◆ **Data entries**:

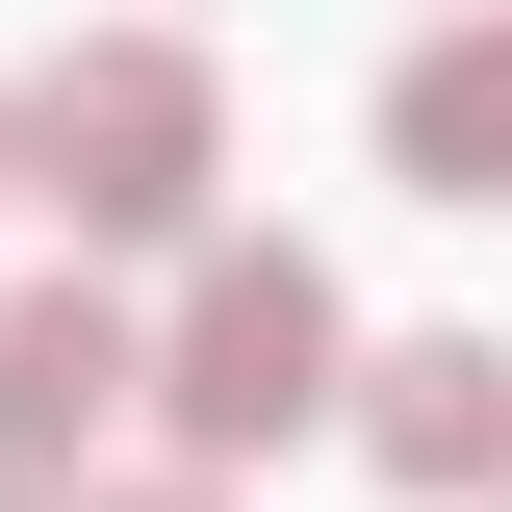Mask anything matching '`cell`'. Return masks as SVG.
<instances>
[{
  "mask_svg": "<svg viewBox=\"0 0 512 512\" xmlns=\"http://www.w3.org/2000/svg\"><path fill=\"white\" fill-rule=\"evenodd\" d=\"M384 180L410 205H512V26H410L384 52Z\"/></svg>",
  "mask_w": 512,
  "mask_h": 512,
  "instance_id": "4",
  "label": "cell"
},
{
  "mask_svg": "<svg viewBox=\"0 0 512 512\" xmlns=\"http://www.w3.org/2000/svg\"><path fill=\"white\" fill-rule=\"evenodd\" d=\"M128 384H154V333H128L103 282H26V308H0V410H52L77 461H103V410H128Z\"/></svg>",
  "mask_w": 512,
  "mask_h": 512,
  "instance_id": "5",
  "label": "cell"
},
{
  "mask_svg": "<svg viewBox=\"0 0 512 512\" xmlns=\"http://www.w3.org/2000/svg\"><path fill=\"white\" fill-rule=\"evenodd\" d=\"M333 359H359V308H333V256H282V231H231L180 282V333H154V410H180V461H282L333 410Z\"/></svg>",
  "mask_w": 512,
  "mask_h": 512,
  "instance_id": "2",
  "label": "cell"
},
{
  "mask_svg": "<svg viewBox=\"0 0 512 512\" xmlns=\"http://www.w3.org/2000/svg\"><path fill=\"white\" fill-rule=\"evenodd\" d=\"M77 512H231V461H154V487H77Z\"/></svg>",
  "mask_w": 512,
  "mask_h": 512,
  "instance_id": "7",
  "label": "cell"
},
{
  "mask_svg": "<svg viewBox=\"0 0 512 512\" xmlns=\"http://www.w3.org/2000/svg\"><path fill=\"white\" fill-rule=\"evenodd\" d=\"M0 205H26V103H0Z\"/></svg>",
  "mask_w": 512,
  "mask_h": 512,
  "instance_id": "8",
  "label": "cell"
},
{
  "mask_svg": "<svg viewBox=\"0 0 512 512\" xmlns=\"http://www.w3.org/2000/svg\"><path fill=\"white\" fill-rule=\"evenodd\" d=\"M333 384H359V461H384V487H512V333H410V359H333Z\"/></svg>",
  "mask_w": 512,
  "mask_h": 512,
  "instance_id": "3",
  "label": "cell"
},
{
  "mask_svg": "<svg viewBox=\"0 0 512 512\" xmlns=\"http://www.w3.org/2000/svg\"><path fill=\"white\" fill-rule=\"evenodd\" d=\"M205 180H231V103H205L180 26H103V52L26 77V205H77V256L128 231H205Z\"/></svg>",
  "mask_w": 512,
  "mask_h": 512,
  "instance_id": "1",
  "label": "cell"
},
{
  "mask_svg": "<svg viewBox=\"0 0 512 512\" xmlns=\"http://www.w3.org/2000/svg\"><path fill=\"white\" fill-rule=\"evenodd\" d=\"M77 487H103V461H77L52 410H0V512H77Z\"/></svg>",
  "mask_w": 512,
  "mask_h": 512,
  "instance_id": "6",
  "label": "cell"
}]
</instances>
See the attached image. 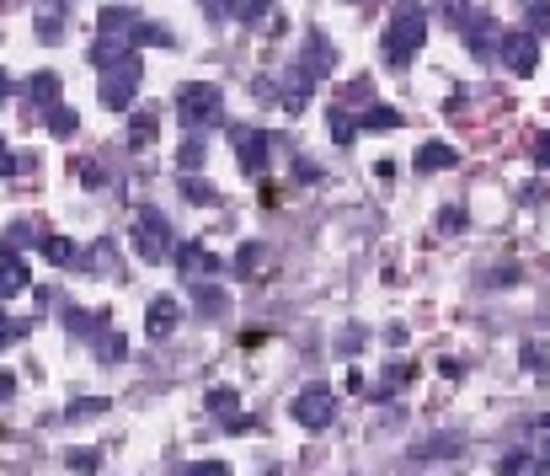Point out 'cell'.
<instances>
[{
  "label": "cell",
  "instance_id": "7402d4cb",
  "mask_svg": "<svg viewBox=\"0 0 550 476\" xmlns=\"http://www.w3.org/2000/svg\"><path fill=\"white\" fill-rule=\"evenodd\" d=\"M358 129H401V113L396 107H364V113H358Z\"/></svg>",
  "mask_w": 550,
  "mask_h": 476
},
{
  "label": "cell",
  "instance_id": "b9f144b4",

◆ **SET PROBLEM**: Count the lines in the records above that contain the string "viewBox". Give only the number.

◆ **ANSWER FOR THE TASK**: 9